* **EXERCISE REQUIREMENTS**
1. Do these statements agree with the passage about Rabbi Prouser's Presidents Day reading? For each, answer yes or no and quote the deciding words from the passage.
(a) The Shacharit services begin at 8 in the morning.
(b) Rabbi Prouser recites the Gettysburg Address rather than singing it.
(c) The synagogue building was once a Dutch Reform Church.
2. Carry the passage about Rabbi Prouser's Presidents Day reading forward from its last sentence.

* **SOURCE DOCUMENT**
--------

On Monday, at Shacharit services that begin at 8 in the morning, Rabbi Joseph Prouser will read from the Torah, as he does every Monday morning.
But because that Monday, February 18, also is Presidents Day, Rabbi Prouser will follow the Torah reading by reading the Gettysburg Address, Abraham Lincoln’s short, transcendent, beautiful, despairing, soaringly hopeful eulogy. Rabbi Prouser has translated it into Hebrew and set it to haftarah trope, so instead of reciting it he sings it.
It is never clear to me why it is so achingly moving to listen to that talk in Hebrew — so short, so direct, so rhythmic — only that it is overwhelmingly powerful.
Rabbi Prouser heads Temple Emanuel of North Jersey, a Conservative shul that was founded in Paterson in 1906. About 10 years ago, it moved the building that is its home today; it sits in Bergen County’s rural-ish (at least to these city-honed eyes) northwestern corner, high above one of the lakes that presumably give Franklin Lakes its name. The synagogue, once a Dutch Reform Church, is austere and old. To sit in it is to know that you are sitting somewhere. Somewhere real, with history behind it.

--------

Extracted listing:

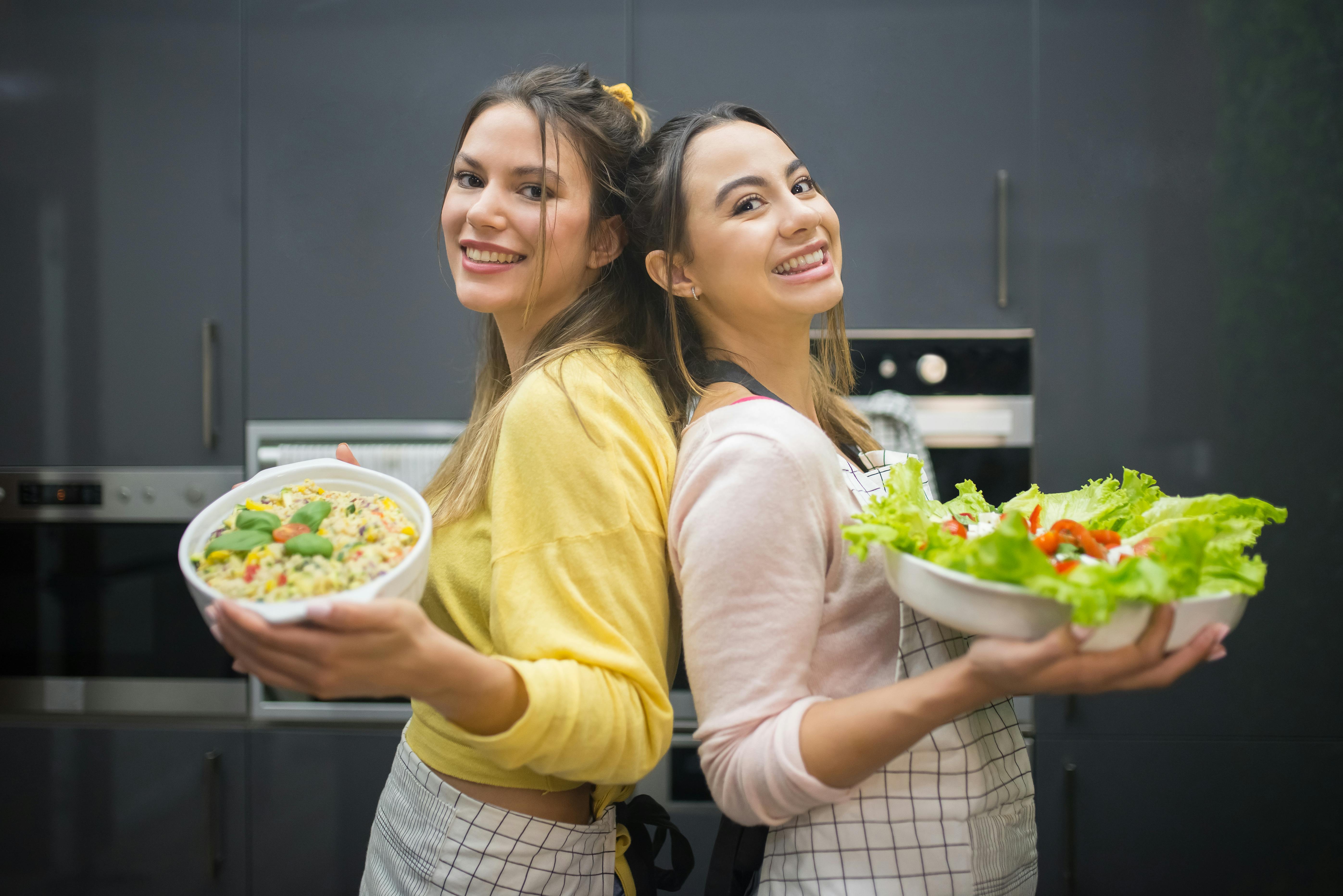 women standing back to back holding food platters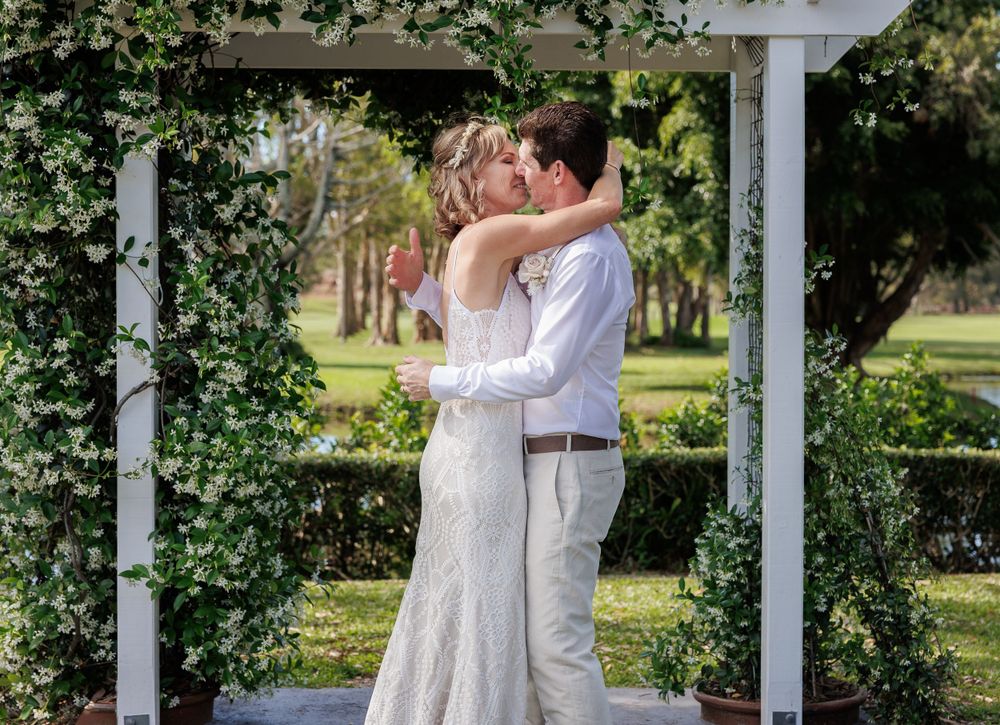 Wedding ceremony under a white pergola decorated with green vines and natural foliage. Redlands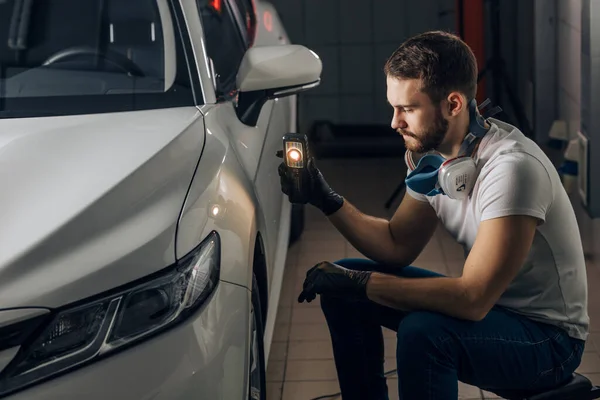 Homme sérieux concentré sur le contrôle de la peinture du véhicule — Photo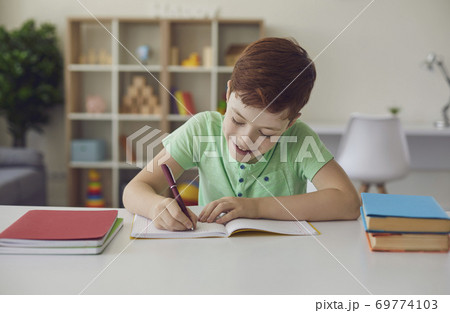 Smiling little schoolboy doing homework sitting at a desk in his bright room. Smiling little schoolboy doing homework sitting at a desk in his bright room. 69774103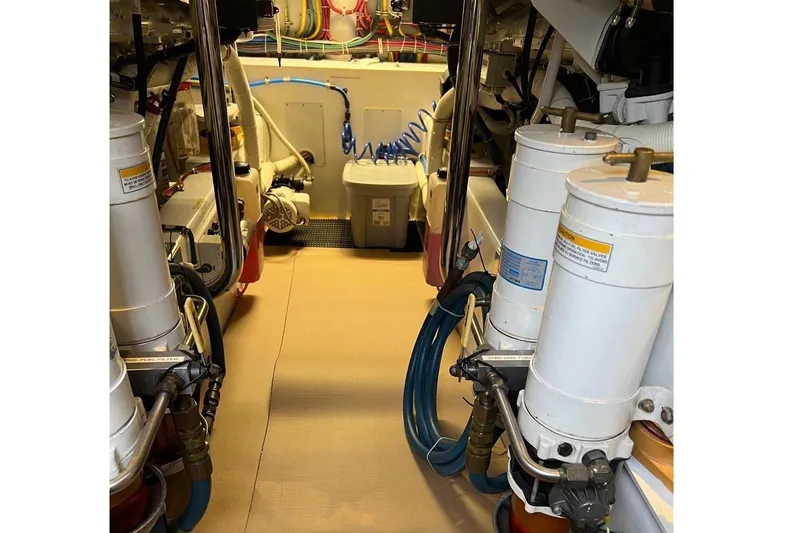 Slide: The Image of 2013 Hatteras GT54 boat deck with canopy, featuring sleek design and spacious layout. - 27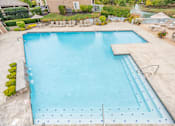 Thumbnail 23 of 46 - A large blue swimming pool with a diving board.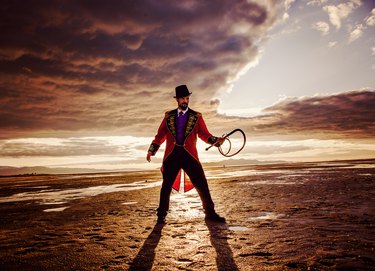 Circus Ring Master in a Dramatic Desert Setting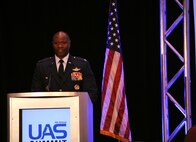 Col. Rodney Lewis, 319th Air Base Wing commander, speaks at the Ninth Annual UAS Summit and Expo Grand Sky Congressional Breakfast in Grand Forks, North Dakota, Sept. 21, 2015. The event consisted of more than 200 attendees including representatives from the governor’s office and the North Dakota senators. (U.S. Air Force photo by Airman 1st Class Bonnie Grantham/released)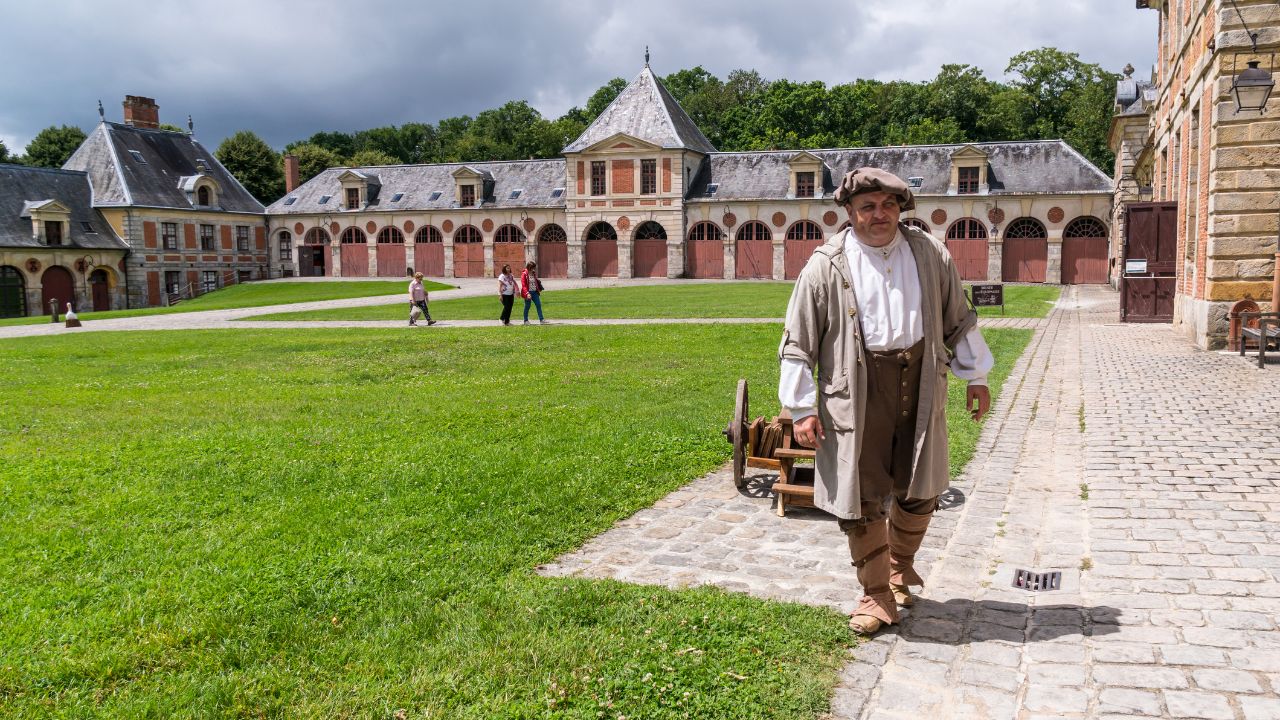 Chateau Vaux-le-Vicomte, Maincy, France - June 18, 2018: An actor in the costume of a 17th Century cattle herder greeting visitors in the castle's courtyard.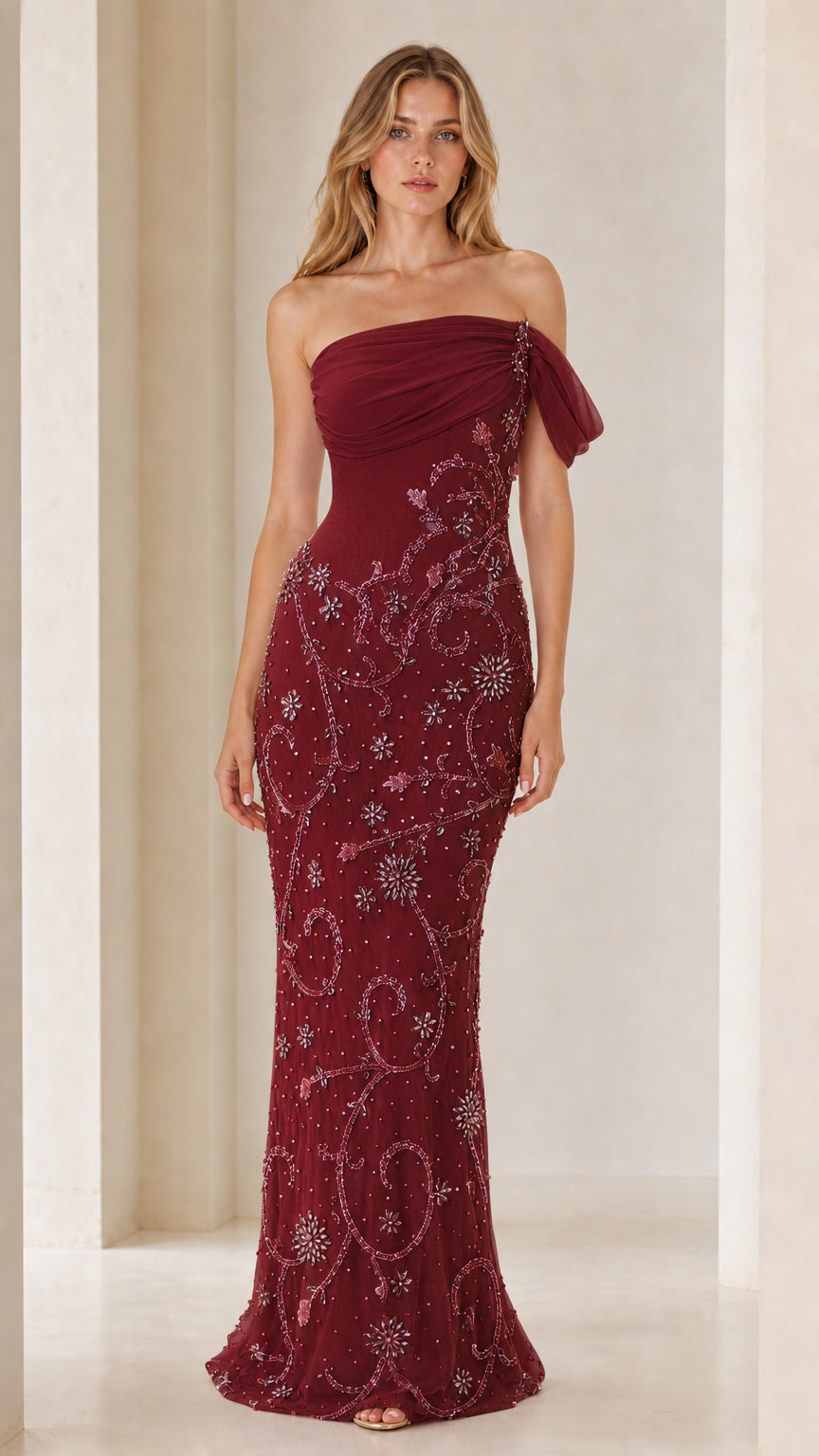 Front view of model wearing burgundy one-shoulder beaded evening gown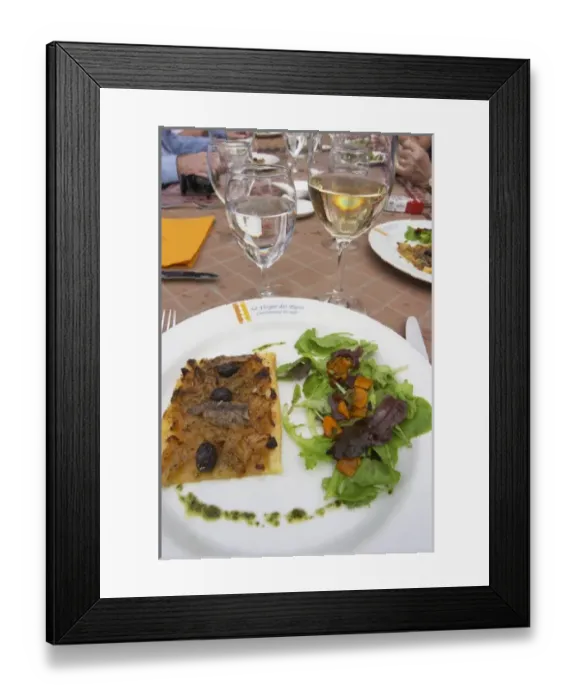 Framed Print : A tarte fine d oignon - onion tart with salad and a glass of water and white chateauneuf Framed Print : A tarte fine d oignon - onion tart with salad and a glass of water and white chateauneuf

--------

* **RESULTS FOR THE EXERCISE**
1.
(a) Yes: "Shacharit services that begin at 8 in the morning"
(b) No: "so instead of reciting it he sings it"
(c) Yes: "The synagogue, once a Dutch Reform Church, is austere and old."

2.
Rabbi Prouser gathers local politicians and other leaders — every year he puts together a pamphlet that includes quotes from presidents and other statespeople. Every year, the statements of genuine wisdom of generations of American leaders, interspersed as they are with the wisdom of the Jewish tradition, are both striking and nostalgic. It seems unlikely that any public figure now will be capable of the straightforward elegance with which their counterparts used to speak.
The service is always nonpolitical, or at least nonpartisan; both Democrats and Republicans come to it, and both Jews and non-Jews. Rabbi Prouser serenely soars above any more small-minded attempt to force comparisons between then and now; those who make them do so entirely on their own.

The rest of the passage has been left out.